begin Task data

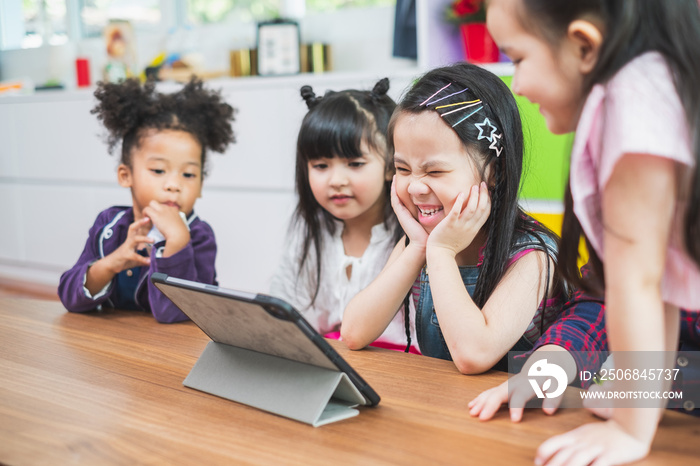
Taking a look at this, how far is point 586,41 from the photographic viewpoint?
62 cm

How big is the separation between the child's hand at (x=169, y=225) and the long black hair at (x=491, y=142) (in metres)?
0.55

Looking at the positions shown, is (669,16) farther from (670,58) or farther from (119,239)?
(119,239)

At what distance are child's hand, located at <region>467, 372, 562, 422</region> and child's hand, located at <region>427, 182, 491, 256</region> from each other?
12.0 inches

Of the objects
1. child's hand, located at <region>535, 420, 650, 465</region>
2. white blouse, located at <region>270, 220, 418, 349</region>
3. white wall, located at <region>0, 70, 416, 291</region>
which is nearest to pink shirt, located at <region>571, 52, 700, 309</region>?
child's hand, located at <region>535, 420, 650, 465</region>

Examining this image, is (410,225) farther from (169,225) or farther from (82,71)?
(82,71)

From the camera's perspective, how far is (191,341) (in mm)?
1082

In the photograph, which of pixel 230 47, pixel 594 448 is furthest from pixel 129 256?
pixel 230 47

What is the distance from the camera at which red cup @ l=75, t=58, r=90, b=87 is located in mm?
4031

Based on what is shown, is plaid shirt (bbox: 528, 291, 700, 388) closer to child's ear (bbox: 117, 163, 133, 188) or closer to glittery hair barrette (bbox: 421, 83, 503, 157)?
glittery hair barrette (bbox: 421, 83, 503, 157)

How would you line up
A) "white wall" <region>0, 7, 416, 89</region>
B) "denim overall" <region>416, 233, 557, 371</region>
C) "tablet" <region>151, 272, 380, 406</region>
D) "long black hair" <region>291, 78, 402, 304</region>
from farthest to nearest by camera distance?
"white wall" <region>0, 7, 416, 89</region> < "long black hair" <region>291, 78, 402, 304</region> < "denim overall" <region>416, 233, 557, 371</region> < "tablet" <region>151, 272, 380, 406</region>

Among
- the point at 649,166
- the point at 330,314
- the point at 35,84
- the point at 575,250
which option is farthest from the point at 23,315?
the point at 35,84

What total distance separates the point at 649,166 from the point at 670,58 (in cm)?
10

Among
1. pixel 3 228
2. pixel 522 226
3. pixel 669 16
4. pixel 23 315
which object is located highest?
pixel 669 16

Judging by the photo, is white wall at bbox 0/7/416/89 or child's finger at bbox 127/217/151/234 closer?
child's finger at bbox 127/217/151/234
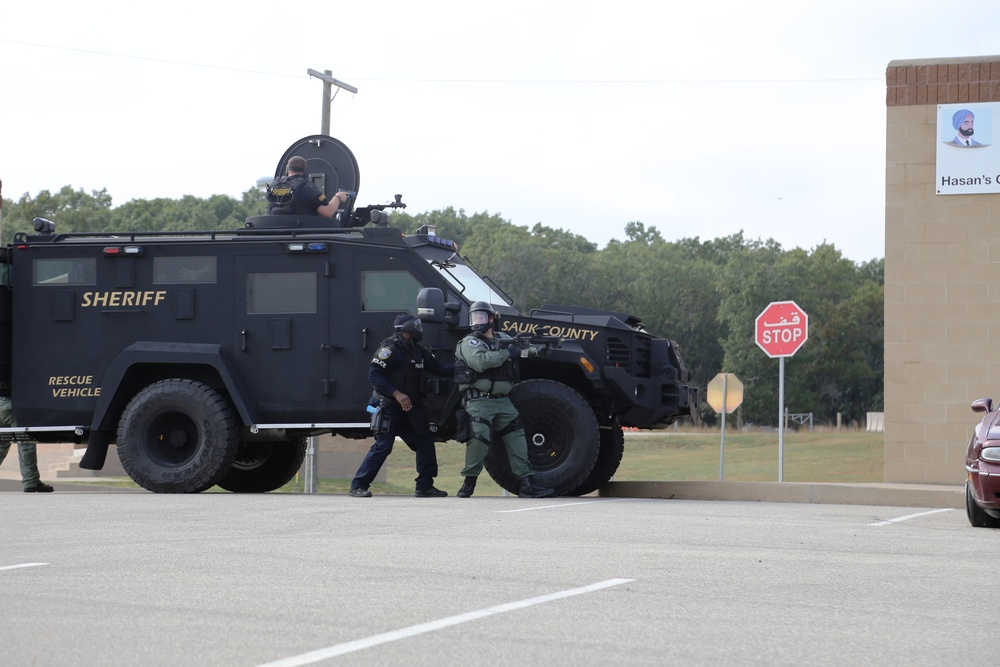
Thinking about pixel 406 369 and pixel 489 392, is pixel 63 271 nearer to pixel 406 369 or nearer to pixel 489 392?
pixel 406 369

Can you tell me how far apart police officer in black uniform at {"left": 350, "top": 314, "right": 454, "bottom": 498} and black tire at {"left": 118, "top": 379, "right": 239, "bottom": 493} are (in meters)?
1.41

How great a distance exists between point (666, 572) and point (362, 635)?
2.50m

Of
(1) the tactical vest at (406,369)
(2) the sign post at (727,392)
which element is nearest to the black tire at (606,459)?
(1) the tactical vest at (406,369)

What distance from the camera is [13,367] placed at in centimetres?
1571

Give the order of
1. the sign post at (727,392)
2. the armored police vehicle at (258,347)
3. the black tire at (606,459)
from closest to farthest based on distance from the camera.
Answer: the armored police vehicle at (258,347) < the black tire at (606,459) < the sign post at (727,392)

end Task data

= Short exercise =
Switch "white blouse" to "cream cardigan" everywhere in the rows above, change nothing else, and leave out the pictures.

= Solution to the problem =
Taking a look at this, how far is point 586,41 from the photographic viewpoint?
62 cm

How big is the separation between the child's hand at (x=169, y=225) and the long black hair at (x=491, y=142) (in metres)?
0.55

Looking at the positions shown, is (669,16) farther from (670,58) or farther from (119,239)?
(119,239)

At what distance are child's hand, located at <region>467, 372, 562, 422</region> and child's hand, located at <region>427, 182, 491, 256</region> from each other?
12.0 inches

Of the objects
1. child's hand, located at <region>535, 420, 650, 465</region>
2. cream cardigan, located at <region>270, 220, 418, 349</region>
3. white wall, located at <region>0, 70, 416, 291</region>
which is nearest to pink shirt, located at <region>571, 52, 700, 309</region>?
child's hand, located at <region>535, 420, 650, 465</region>

Examining this image, is (410,225) farther from (169,225) or farther from (82,71)?
(82,71)

From the camera's perspective, how far is (191,341) (in mm)?
1082

In the photograph, which of pixel 230 47, pixel 594 448 is furthest from pixel 129 256?
pixel 230 47

What is the distance from the camera at which red cup @ l=75, t=58, r=90, b=87 is located in mm?
4031

Based on what is shown, is plaid shirt (bbox: 528, 291, 700, 388) closer to child's ear (bbox: 117, 163, 133, 188) or closer to glittery hair barrette (bbox: 421, 83, 503, 157)?
glittery hair barrette (bbox: 421, 83, 503, 157)

How would you line up
A) "white wall" <region>0, 7, 416, 89</region>
B) "denim overall" <region>416, 233, 557, 371</region>
C) "tablet" <region>151, 272, 380, 406</region>
D) "long black hair" <region>291, 78, 402, 304</region>
from farthest to nearest by camera distance?
"white wall" <region>0, 7, 416, 89</region> < "long black hair" <region>291, 78, 402, 304</region> < "denim overall" <region>416, 233, 557, 371</region> < "tablet" <region>151, 272, 380, 406</region>

Among
- the point at 649,166
- the point at 330,314
- the point at 35,84
- the point at 575,250
which option is farthest from the point at 23,315?
the point at 35,84

What total distance separates the point at 649,166 from the point at 670,58 (in cm)?
10

Among
1. pixel 3 228
2. pixel 522 226
3. pixel 669 16
4. pixel 23 315
which object is located highest?
pixel 669 16

Judging by the photo, is white wall at bbox 0/7/416/89 or child's finger at bbox 127/217/151/234 closer?
child's finger at bbox 127/217/151/234
Thinking about pixel 406 369 and pixel 489 392, is pixel 63 271 nearer to pixel 406 369 or nearer to pixel 489 392?
pixel 406 369

Can you tell me how far apart police officer in black uniform at {"left": 350, "top": 314, "right": 454, "bottom": 498} and black tire at {"left": 118, "top": 379, "right": 239, "bottom": 493} are (in meters)?
1.41

How great a distance exists between point (666, 572) and point (362, 635)?
2.50m

Of
(1) the tactical vest at (406,369)
(2) the sign post at (727,392)
which element is nearest to the black tire at (606,459)?
(1) the tactical vest at (406,369)

What distance from the camera is [13,367] placed at in centimetres?
1571

Give the order of
1. the sign post at (727,392)
2. the armored police vehicle at (258,347)
3. the black tire at (606,459)
from closest to farthest based on distance from the camera.
Answer: the armored police vehicle at (258,347) < the black tire at (606,459) < the sign post at (727,392)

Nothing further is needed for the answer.